As in the case of European alchemy, Burmese alchemy too includes techniques for the transmutation of base metals into gold. Of much greater importance in Burmese alchemy, however, are the goals of achieving magical power, especially of immortality. These powers are acquired by means of the alchemic stone whose absolute purification and refinement is the aim of all alchemic experiments.

Together with most Asian peoples, the Burmese believe that all matter consists of four elements: earth, air, fire, and water. Although these elements change and decay, Burmese alchemist theory holds that there is an essence underlying them, which is eternal. Burmese alchemic practice is based on premise that if this essence can be extracted from the alchemic metal – in Burma, mercury and iron are the favorite metals – and injected into a human being, he too cam become eternal.

However, a properly fired alchemic stone may acquire magical power even before the final stage of a perfect stone is achieved. In the first stage of this process, the metal is fired over and over again until it undergoes no further perceptible chemical or physical change. At this point it is believed to possess magical, and especially protective, powers.

A fully purified stone, not only has power in itself, but confers great power on its possessor.

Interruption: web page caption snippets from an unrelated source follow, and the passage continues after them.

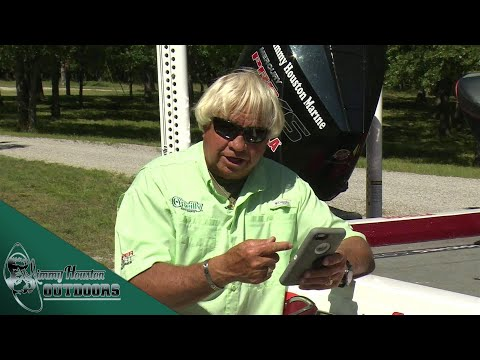 VesselView Mobile - The Best In Motor Care From Mercury Marine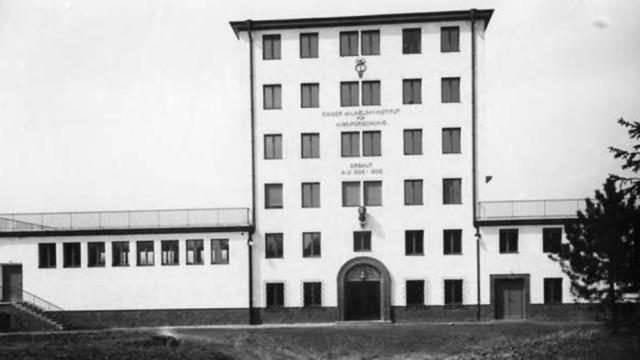 Max-Planck-Gesellschaft Euthanasie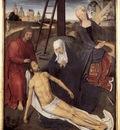 Memling Hans Triptych of Adriaan Reins 1480 detail2 central panel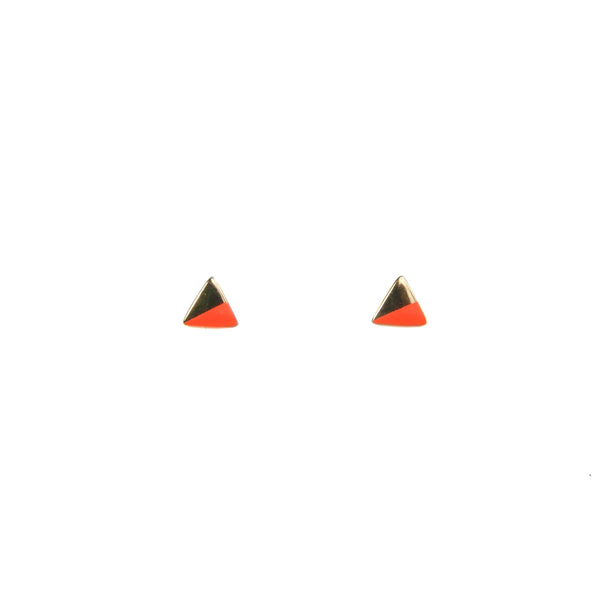 Gold Triangle with Enamel Earrings - Orange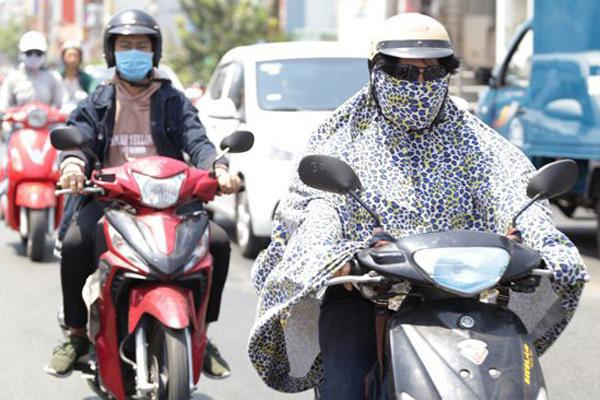 Dự báo thời tiết 6/6, Hà Nội nắng nóng trên 37 độ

These powers consist of: to fly through the air and through the earth, to make oneself invisible, to pass from one place to another in a moment, and to satisfy all one’s desires almost instantaneously.

Thus far, the alchemic power I have been describing resides in the alchemic stone. However, the ultimate aim of the alchemist is to incorporate this power into his own body so that he himself may possess it. This is achieved when as part of a dangerous and frightening initiation ceremony, he swallows the stone. If the ceremony is successful, the alchemist himself — without the aid of a stone – can, by his own power, fly through the air, become invisible, and so on. Much more important, like the stone itself, he acquires the attribute of eternal life and, more specially, eternal youth. He has become a weikza.

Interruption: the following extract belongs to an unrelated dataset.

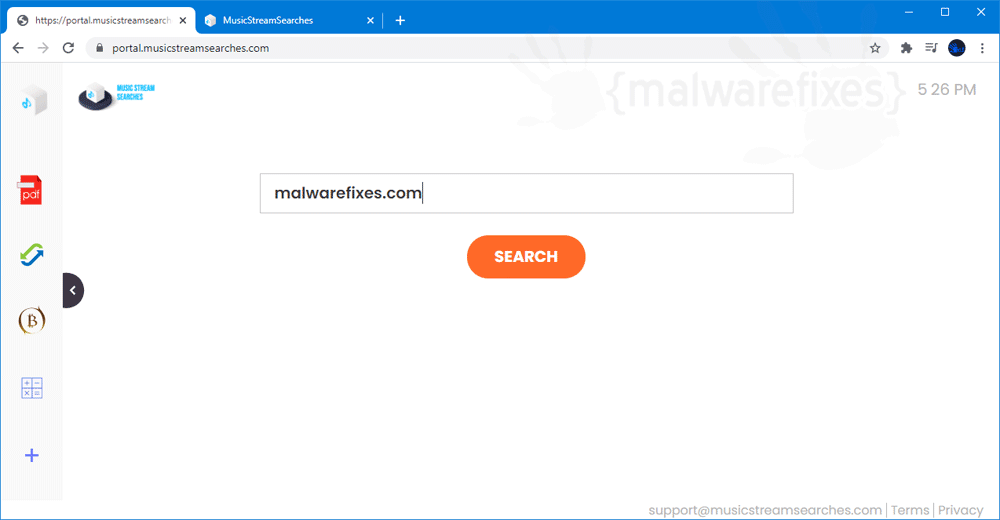 Screenshot of MusicStreamSearches website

Having become a weikza, the adept no longer remains within human settlements; even the smell, let alone the sight, of human beings is repulsive to him. It is due to human beings are meat-eaters, and he disdains the eating of meat. (In anticipation of their future state, many alchemists become vegetarians.) Hence, weikza generally live on the remote Himalayan slopes. In order to satisfy their sexual appetites, they have intercourse with a type of fruit (“fruit maiden”) which is remarkably similar in appearance to a human female. Being meat-eater, women, of course, are repugnant to weikza.

That the power inherent in an object – or a person – can be incorporated by another is, of course, a very widespread belief: it constitutes one of the motives for cannibalism. The following quotation indicates that until recently [the time of composition of this book,1970] the latter practice was an alternative means in Burma for the acquisition of power which could otherwise be obtained only through alchemy.

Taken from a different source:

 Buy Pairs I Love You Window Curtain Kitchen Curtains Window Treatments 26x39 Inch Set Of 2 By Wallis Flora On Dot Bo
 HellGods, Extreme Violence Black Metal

The notorious bandit Twet Ngalu had been a monk and a magician and was elaborately tattooed: when he was killed in 1888, nothing would satisfy the nearest Shan chief but to dig up the body and boiled it down into a concoction which he persisted in wanting to share with the English chief commissioner so that they both might become invincible. Burmese and Shan legends are full of stories about eating corpses to obtain magical power such as flying. Similarly in 1907, a Burmese wizard doctor, was convicted for a shocking act of murder and cannibalism. And in 1914, a Burman was tried and convicted for disinterring a corpse in the town cemetery, apparently with the same object.